Now, in Mariupol, the Russian airforce has been accused of bombing a theatre where thousands of people were taking shelter, despite the word ‘children’, spelt out on the ground, being visible from the air. The general alleged to have ordered that attack, Mikhail Mizintsev, also planned the strikes on Syrian cities that killed around 18,000 people. He has become the face of what Kyiv says is a deliberate strategy: targeting innocent people in an attempt to pound Ukraine into submission.
As in Syria, Moscow denies all involvement in these atrocities. The Kremlin insists that it only attacks military targets, while also claiming photos and videos are false flags designed by their enemies. When videos surfaced purporting to show Ukrainian servicemen shooting surrendering Russian troops in the legs, Kyiv ordered an immediate inquiry. Moscow, meanwhile, ignores, rejects and deflects. The growing cases of reported rapes, murders and lootings cannot be blamed solely on poorly-trained soldiers. The sheer numbers stand as proof that the Kremlin is not just tolerating war crimes but endorsing them.
As in the Middle East, Russia is betting that America and its allies will not intervene. For now, it seems a safe bet: what more could the West do?
When asked about a no-fly zone, White House press secretary Jen Psaki said that such a policy would ‘essentially mean us shooting down Russian planes’. Likewise, Washington vetoed a Polish plan to hand over 28 MiG fighter jets. Under the proposal, Poland would have received new American-made F-16 warplanes to fill the gaps in its defence force. However, the deal fell through amid fears it could escalate the risk of outright confrontation between Russia and the US.
Instead, Nato nations continue to point to large shipments of anti-air and anti-tank rockets as evidence that they are helping. The crucial point, though, is that these weapons are defensive. What's more, many of these deliveries began long before the war started. Western powers are understandably wary of introducing new offensive weapons into a warzone.

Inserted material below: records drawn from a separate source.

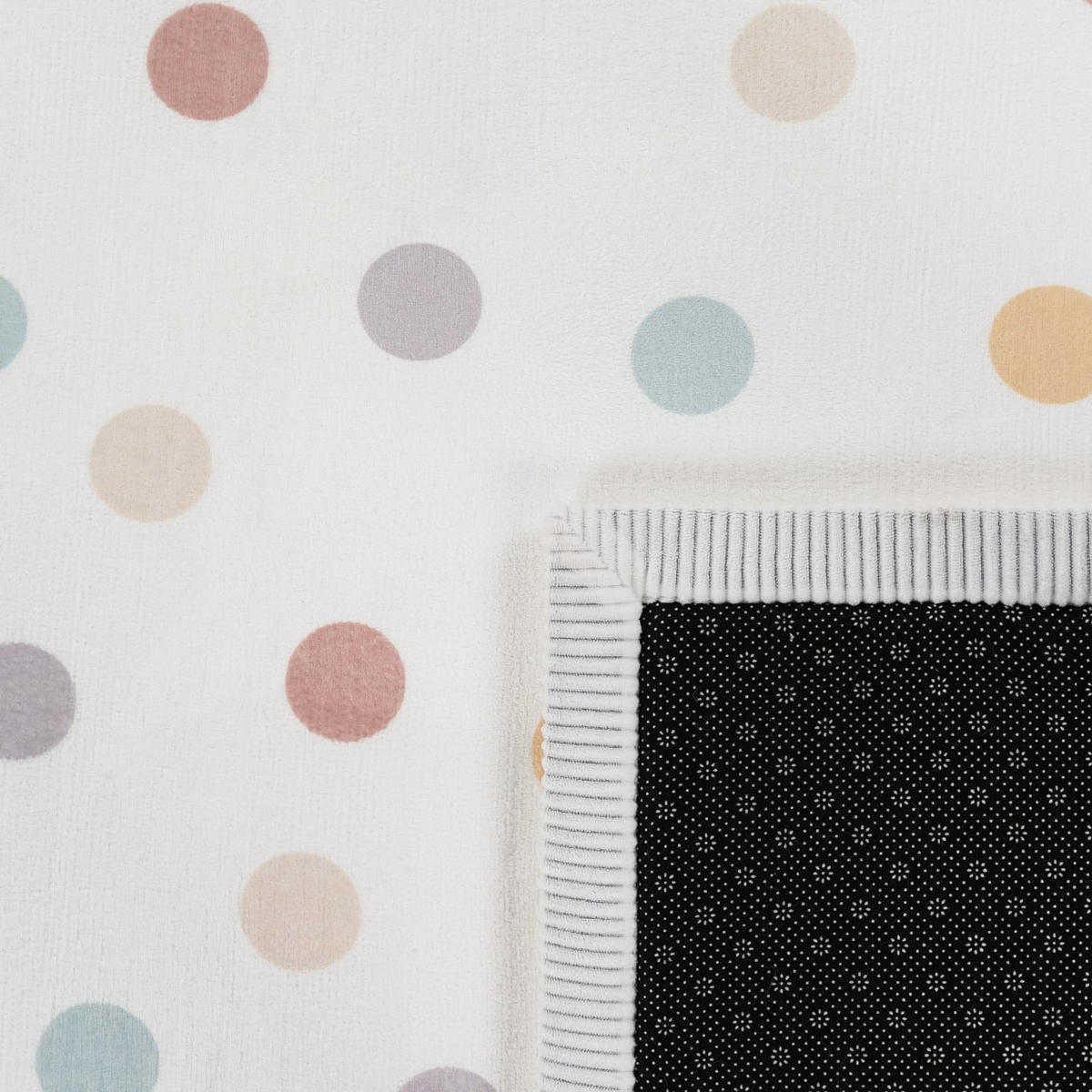 KINDERTEPPICH waschmaschinenwaschbar Punkte Kindermotiv Kinderzimmer schmutzabweisend Mehrfarbig Rund 120D - Multicolor, Textil (120/120cm) - KADIMA DESIGN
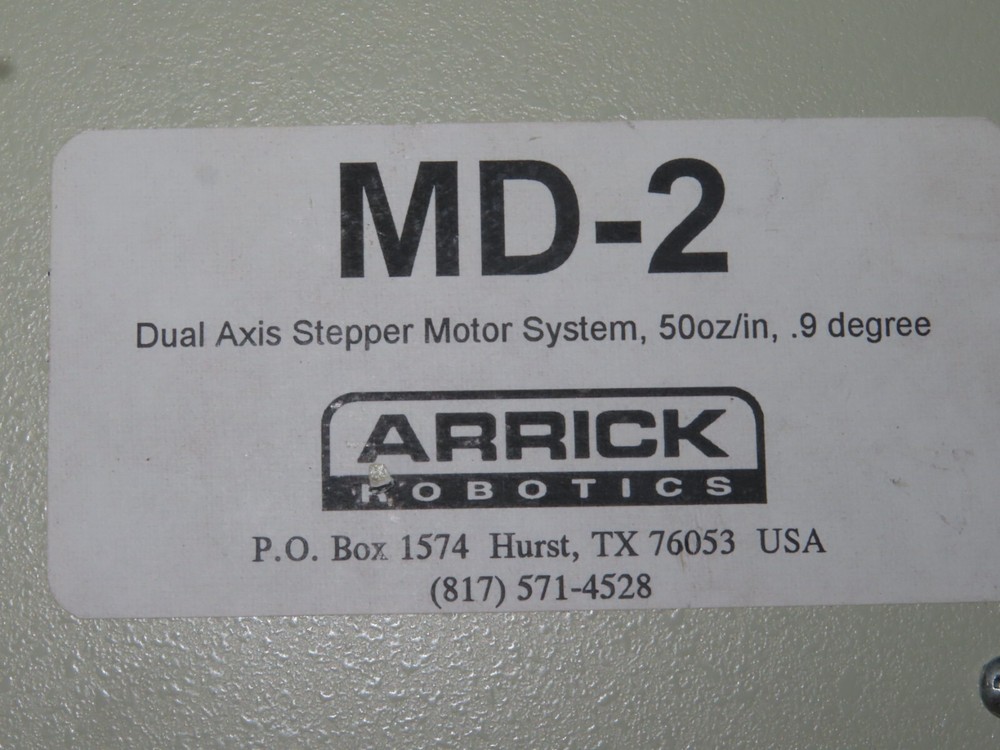 Arrick Robotics MD-2 Dual Axis Stepper Motor System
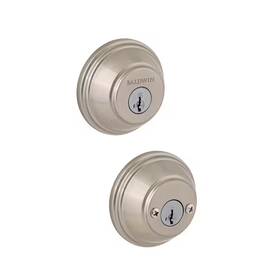 Baldwin 883351346610 Prestige Satin Nickel Double Cylinder Deadbolt 385 Rdb 15 Smtcp Rcal 11b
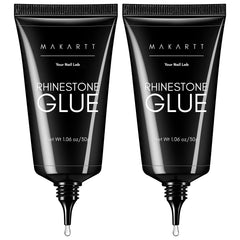 Makartt Nail Rhinestone Glue 60ml bottle pour for precise, lasting nail art.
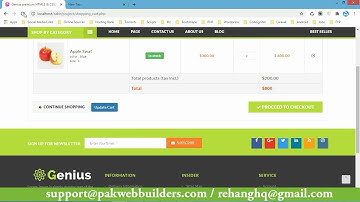 PHP Shopping Cart - Add , Remove, Update Shopping Cart Items - Part 15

Similarly, the sheer scale of sanctions imposed on Russia is almost unprecedented in modern history, damaging the rouble and isolating industries like aerospace and banking from world markets. Now though, as pressure grows to act over what appear to be Russian war crimes, lawmakers will be asked to go further. But how much further can they go? Germany, for example, is resisting demands to ban Russian gas imports, fearing a recession. And what happens if Russia, losing militarily, faces internal collapse from extreme sanctions? A desperate, nuclear-armed Putin does not sound like a good outcome.
So the West is in a bind. Go further economically and risk potentially catastrophic Russian destabilisation. Go further militarily and risk a third world war. And yet if the West fails to act, more Buchas, Mariupols and Hostomels will be the result.